Causes of Dental Implant Failure
Some failure happens despite the best efforts of the dentist and the patient. But some is a result of the natural tendency of both dentists and patients to look for the shortcut, the cheaper solution, the easy road. Here are some of the causes:
- Shortcutting the diagnostic phase - Most dentists are trying to place dental implants with only a two-dimensional panographic x-ray. While a panographic x-ray is adequate for most dental surgery, it isn't enough for properly placing implants. The amount and quality of bone available to support the implant, and the exact position of nerves and blood vessels that run through the bone, are three-dimensional questions. Dr. Atcha believes that only carefully done CT scans, analyzed by a specialist in maxillofacial radiography, provide the level of information needed for these demanding procedures. These 3-D CT scans take less than three minutes to take, and the radiation exposure to the patient is less than 3% of the radiation received during a medical CT scan. Dr. Atcha then has the computer provide printouts of one-millimeter cross-sections of the jaws showing the exact locations of blood vessels and nerves and the thickness and quality of bone.

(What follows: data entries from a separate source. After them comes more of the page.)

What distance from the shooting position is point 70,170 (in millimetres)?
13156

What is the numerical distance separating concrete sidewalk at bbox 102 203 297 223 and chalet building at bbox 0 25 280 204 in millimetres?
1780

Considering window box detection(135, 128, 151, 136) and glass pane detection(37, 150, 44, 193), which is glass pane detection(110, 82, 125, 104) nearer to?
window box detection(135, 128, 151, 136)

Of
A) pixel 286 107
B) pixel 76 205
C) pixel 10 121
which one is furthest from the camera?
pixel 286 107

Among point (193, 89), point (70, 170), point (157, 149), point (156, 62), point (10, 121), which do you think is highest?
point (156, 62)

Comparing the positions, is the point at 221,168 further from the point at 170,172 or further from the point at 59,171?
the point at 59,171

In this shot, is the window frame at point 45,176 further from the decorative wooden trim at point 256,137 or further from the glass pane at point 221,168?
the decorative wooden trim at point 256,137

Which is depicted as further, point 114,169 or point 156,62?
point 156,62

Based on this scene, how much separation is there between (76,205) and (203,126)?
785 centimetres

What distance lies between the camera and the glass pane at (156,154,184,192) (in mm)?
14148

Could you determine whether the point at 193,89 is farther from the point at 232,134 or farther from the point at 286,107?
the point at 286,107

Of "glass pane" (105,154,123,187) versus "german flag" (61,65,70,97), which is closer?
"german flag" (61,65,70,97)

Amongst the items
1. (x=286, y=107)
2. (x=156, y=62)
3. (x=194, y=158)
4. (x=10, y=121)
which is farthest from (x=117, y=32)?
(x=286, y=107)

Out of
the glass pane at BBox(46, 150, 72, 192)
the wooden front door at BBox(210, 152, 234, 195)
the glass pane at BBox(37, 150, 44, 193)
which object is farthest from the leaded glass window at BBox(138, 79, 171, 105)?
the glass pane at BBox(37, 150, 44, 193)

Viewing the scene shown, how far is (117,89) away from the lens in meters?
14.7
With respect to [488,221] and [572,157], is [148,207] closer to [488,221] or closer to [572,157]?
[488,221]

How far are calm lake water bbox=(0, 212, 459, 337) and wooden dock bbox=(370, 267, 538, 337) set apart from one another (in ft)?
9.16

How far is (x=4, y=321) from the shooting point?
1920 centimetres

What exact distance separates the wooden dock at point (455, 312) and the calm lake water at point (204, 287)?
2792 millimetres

- Inadequate medical history - There are many medical conditions that affect the success of dental implant treatment. Again, thoroughness and care by the dentist here can prevent dental implant failure later.
- Inadequate dental implant fixtures - There are over two hundred companies that manufacture these fixtures, but only six of them have published juried research with test results documenting the quality of those fixtures. Research is expensive, and some dentists are attracted to the companies that have cut costs and offer cheaper fixtures. The cost of a substandard fixture can be as little as one-one hundredth of the cost of a carefully manufactured, precision-engineered, and fully tested fixture, so this can be a powerful temptation for some dentists. But those shortcuts can come back to haunt the patient long after treatment is completed.